▸ THE PROBLEM:
Give the listing again, word for word.

▸ RAW DATA:
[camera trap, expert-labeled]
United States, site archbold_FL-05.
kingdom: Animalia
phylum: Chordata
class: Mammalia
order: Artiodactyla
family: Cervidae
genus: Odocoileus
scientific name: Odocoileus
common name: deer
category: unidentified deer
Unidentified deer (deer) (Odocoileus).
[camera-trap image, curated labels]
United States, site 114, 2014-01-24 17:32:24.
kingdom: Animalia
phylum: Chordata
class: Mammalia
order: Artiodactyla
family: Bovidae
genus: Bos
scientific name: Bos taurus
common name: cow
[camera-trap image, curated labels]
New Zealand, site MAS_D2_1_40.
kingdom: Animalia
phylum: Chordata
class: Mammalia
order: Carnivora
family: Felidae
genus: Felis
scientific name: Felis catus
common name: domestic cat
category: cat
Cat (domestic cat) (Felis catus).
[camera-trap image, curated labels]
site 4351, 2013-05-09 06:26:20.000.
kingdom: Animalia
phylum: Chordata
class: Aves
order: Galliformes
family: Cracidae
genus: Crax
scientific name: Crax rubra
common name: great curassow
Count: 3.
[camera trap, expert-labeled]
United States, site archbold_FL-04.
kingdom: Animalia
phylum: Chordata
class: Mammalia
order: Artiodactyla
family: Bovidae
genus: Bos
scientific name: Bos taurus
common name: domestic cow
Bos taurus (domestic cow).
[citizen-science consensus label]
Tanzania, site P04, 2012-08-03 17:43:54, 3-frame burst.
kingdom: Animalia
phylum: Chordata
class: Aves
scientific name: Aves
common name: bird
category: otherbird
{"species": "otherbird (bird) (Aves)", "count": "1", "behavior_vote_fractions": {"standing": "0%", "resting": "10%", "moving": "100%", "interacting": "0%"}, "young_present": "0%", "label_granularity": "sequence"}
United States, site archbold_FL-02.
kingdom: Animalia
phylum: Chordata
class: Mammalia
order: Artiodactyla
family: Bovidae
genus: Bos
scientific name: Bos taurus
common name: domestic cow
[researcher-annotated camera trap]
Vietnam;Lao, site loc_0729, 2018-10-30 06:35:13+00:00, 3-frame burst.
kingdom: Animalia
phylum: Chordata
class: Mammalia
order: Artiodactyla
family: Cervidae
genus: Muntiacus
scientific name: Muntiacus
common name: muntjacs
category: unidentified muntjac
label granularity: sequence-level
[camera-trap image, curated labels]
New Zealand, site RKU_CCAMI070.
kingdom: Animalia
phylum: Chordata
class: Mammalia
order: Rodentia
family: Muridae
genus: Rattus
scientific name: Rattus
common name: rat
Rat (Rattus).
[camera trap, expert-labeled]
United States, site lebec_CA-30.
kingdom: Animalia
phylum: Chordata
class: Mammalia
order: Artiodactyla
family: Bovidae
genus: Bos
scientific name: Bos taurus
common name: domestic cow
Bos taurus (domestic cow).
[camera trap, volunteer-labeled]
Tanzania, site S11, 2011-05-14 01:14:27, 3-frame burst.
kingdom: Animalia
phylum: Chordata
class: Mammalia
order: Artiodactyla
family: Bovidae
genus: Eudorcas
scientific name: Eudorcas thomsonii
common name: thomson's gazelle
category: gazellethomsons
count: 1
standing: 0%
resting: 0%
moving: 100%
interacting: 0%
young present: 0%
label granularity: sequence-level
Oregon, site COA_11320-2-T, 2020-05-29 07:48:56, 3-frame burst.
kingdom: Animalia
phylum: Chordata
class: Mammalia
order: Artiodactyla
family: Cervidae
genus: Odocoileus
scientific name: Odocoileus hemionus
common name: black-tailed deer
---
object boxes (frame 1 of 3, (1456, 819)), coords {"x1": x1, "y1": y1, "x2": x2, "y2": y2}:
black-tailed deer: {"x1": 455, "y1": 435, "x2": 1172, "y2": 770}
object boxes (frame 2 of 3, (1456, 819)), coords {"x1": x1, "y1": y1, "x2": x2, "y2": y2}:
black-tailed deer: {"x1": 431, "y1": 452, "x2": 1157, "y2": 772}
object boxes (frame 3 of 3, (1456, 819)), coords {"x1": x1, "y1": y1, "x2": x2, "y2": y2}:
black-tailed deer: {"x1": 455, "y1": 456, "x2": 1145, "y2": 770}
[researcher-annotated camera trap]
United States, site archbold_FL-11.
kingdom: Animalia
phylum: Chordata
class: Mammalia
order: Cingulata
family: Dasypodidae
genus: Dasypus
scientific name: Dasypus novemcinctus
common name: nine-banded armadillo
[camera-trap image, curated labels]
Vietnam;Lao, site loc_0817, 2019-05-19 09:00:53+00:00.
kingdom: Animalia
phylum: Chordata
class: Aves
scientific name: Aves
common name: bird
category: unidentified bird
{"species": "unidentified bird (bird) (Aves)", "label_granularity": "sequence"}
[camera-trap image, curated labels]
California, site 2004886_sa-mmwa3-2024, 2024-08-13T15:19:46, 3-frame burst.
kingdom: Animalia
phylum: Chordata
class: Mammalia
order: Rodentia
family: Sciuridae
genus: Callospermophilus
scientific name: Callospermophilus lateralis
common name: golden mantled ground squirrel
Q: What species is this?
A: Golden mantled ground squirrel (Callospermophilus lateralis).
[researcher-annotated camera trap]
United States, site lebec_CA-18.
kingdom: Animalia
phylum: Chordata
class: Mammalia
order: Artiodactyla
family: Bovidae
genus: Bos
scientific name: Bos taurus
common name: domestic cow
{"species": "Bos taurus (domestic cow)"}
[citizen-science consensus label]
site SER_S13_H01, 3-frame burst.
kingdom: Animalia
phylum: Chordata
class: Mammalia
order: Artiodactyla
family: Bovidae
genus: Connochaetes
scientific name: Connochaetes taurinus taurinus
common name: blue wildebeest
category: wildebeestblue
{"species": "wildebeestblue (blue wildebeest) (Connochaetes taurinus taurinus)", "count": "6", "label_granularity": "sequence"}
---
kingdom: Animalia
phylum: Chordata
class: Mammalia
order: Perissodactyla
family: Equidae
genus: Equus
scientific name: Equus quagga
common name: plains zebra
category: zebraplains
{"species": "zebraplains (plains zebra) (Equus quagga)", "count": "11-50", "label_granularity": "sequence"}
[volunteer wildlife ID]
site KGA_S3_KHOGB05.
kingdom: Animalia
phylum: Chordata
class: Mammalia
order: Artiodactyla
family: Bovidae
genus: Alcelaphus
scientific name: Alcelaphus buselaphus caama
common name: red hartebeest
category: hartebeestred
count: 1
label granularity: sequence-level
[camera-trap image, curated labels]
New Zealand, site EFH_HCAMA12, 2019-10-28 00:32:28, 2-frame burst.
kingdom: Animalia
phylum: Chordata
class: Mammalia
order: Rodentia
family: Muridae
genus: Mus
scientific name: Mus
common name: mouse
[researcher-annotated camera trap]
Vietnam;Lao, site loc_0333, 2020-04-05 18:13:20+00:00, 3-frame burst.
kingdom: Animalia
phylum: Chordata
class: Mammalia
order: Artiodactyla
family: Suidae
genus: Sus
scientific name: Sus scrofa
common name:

▸ TASK OUTPUT:
[camera trap, expert-labeled]
United States, site archbold_FL-05.
kingdom: Animalia
phylum: Chordata
class: Mammalia
order: Artiodactyla
family: Cervidae
genus: Odocoileus
scientific name: Odocoileus
common name: deer
category: unidentified deer
Unidentified deer (deer) (Odocoileus).
[camera-trap image, curated labels]
United States, site 114, 2014-01-24 17:32:24.
kingdom: Animalia
phylum: Chordata
class: Mammalia
order: Artiodactyla
family: Bovidae
genus: Bos
scientific name: Bos taurus
common name: cow
[camera-trap image, curated labels]
New Zealand, site MAS_D2_1_40.
kingdom: Animalia
phylum: Chordata
class: Mammalia
order: Carnivora
family: Felidae
genus: Felis
scientific name: Felis catus
common name: domestic cat
category: cat
Cat (domestic cat) (Felis catus).
[camera-trap image, curated labels]
site 4351, 2013-05-09 06:26:20.000.
kingdom: Animalia
phylum: Chordata
class: Aves
order: Galliformes
family: Cracidae
genus: Crax
scientific name: Crax rubra
common name: great curassow
Count: 3.
[camera trap, expert-labeled]
United States, site archbold_FL-04.
kingdom: Animalia
phylum: Chordata
class: Mammalia
order: Artiodactyla
family: Bovidae
genus: Bos
scientific name: Bos taurus
common name: domestic cow
Bos taurus (domestic cow).
[citizen-science consensus label]
Tanzania, site P04, 2012-08-03 17:43:54, 3-frame burst.
kingdom: Animalia
phylum: Chordata
class: Aves
scientific name: Aves
common name: bird
category: otherbird
{"species": "otherbird (bird) (Aves)", "count": "1", "behavior_vote_fractions": {"standing": "0%", "resting": "10%", "moving": "100%", "interacting": "0%"}, "young_present": "0%", "label_granularity": "sequence"}
United States, site archbold_FL-02.
kingdom: Animalia
phylum: Chordata
class: Mammalia
order: Artiodactyla
family: Bovidae
genus: Bos
scientific name: Bos taurus
common name: domestic cow
[researcher-annotated camera trap]
Vietnam;Lao, site loc_0729, 2018-10-30 06:35:13+00:00, 3-frame burst.
kingdom: Animalia
phylum: Chordata
class: Mammalia
order: Artiodactyla
family: Cervidae
genus: Muntiacus
scientific name: Muntiacus
common name: muntjacs
category: unidentified muntjac
label granularity: sequence-level
[camera-trap image, curated labels]
New Zealand, site RKU_CCAMI070.
kingdom: Animalia
phylum: Chordata
class: Mammalia
order: Rodentia
family: Muridae
genus: Rattus
scientific name: Rattus
common name: rat
Rat (Rattus).
[camera trap, expert-labeled]
United States, site lebec_CA-30.
kingdom: Animalia
phylum: Chordata
class: Mammalia
order: Artiodactyla
family: Bovidae
genus: Bos
scientific name: Bos taurus
common name: domestic cow
Bos taurus (domestic cow).
[camera trap, volunteer-labeled]
Tanzania, site S11, 2011-05-14 01:14:27, 3-frame burst.
kingdom: Animalia
phylum: Chordata
class: Mammalia
order: Artiodactyla
family: Bovidae
genus: Eudorcas
scientific name: Eudorcas thomsonii
common name: thomson's gazelle
category: gazellethomsons
count: 1
standing: 0%
resting: 0%
moving: 100%
interacting: 0%
young present: 0%
label granularity: sequence-level
Oregon, site COA_11320-2-T, 2020-05-29 07:48:56, 3-frame burst.
kingdom: Animalia
phylum: Chordata
class: Mammalia
order: Artiodactyla
family: Cervidae
genus: Odocoileus
scientific name: Odocoileus hemionus
common name: black-tailed deer
---
object boxes (frame 1 of 3, (1456, 819)), coords {"x1": x1, "y1": y1, "x2": x2, "y2": y2}:
black-tailed deer: {"x1": 455, "y1": 435, "x2": 1172, "y2": 770}
object boxes (frame 2 of 3, (1456, 819)), coords {"x1": x1, "y1": y1, "x2": x2, "y2": y2}:
black-tailed deer: {"x1": 431, "y1": 452, "x2": 1157, "y2": 772}
object boxes (frame 3 of 3, (1456, 819)), coords {"x1": x1, "y1": y1, "x2": x2, "y2": y2}:
black-tailed deer: {"x1": 455, "y1": 456, "x2": 1145, "y2": 770}
[researcher-annotated camera trap]
United States, site archbold_FL-11.
kingdom: Animalia
phylum: Chordata
class: Mammalia
order: Cingulata
family: Dasypodidae
genus: Dasypus
scientific name: Dasypus novemcinctus
common name: nine-banded armadillo
[camera-trap image, curated labels]
Vietnam;Lao, site loc_0817, 2019-05-19 09:00:53+00:00.
kingdom: Animalia
phylum: Chordata
class: Aves
scientific name: Aves
common name: bird
category: unidentified bird
{"species": "unidentified bird (bird) (Aves)", "label_granularity": "sequence"}
[camera-trap image, curated labels]
California, site 2004886_sa-mmwa3-2024, 2024-08-13T15:19:46, 3-frame burst.
kingdom: Animalia
phylum: Chordata
class: Mammalia
order: Rodentia
family: Sciuridae
genus: Callospermophilus
scientific name: Callospermophilus lateralis
common name: golden mantled ground squirrel
Q: What species is this?
A: Golden mantled ground squirrel (Callospermophilus lateralis).
[researcher-annotated camera trap]
United States, site lebec_CA-18.
kingdom: Animalia
phylum: Chordata
class: Mammalia
order: Artiodactyla
family: Bovidae
genus: Bos
scientific name: Bos taurus
common name: domestic cow
{"species": "Bos taurus (domestic cow)"}
[citizen-science consensus label]
site SER_S13_H01, 3-frame burst.
kingdom: Animalia
phylum: Chordata
class: Mammalia
order: Artiodactyla
family: Bovidae
genus: Connochaetes
scientific name: Connochaetes taurinus taurinus
common name: blue wildebeest
category: wildebeestblue
{"species": "wildebeestblue (blue wildebeest) (Connochaetes taurinus taurinus)", "count": "6", "label_granularity": "sequence"}
---
kingdom: Animalia
phylum: Chordata
class: Mammalia
order: Perissodactyla
family: Equidae
genus: Equus
scientific name: Equus quagga
common name: plains zebra
category: zebraplains
{"species": "zebraplains (plains zebra) (Equus quagga)", "count": "11-50", "label_granularity": "sequence"}
[volunteer wildlife ID]
site KGA_S3_KHOGB05.
kingdom: Animalia
phylum: Chordata
class: Mammalia
order: Artiodactyla
family: Bovidae
genus: Alcelaphus
scientific name: Alcelaphus buselaphus caama
common name: red hartebeest
category: hartebeestred
count: 1
label granularity: sequence-level
[camera-trap image, curated labels]
New Zealand, site EFH_HCAMA12, 2019-10-28 00:32:28, 2-frame burst.
kingdom: Animalia
phylum: Chordata
class: Mammalia
order: Rodentia
family: Muridae
genus: Mus
scientific name: Mus
common name: mouse
[researcher-annotated camera trap]
Vietnam;Lao, site loc_0333, 2020-04-05 18:13:20+00:00, 3-frame burst.
kingdom: Animalia
phylum: Chordata
class: Mammalia
order: Artiodactyla
family: Suidae
genus: Sus
scientific name: Sus scrofa
common name:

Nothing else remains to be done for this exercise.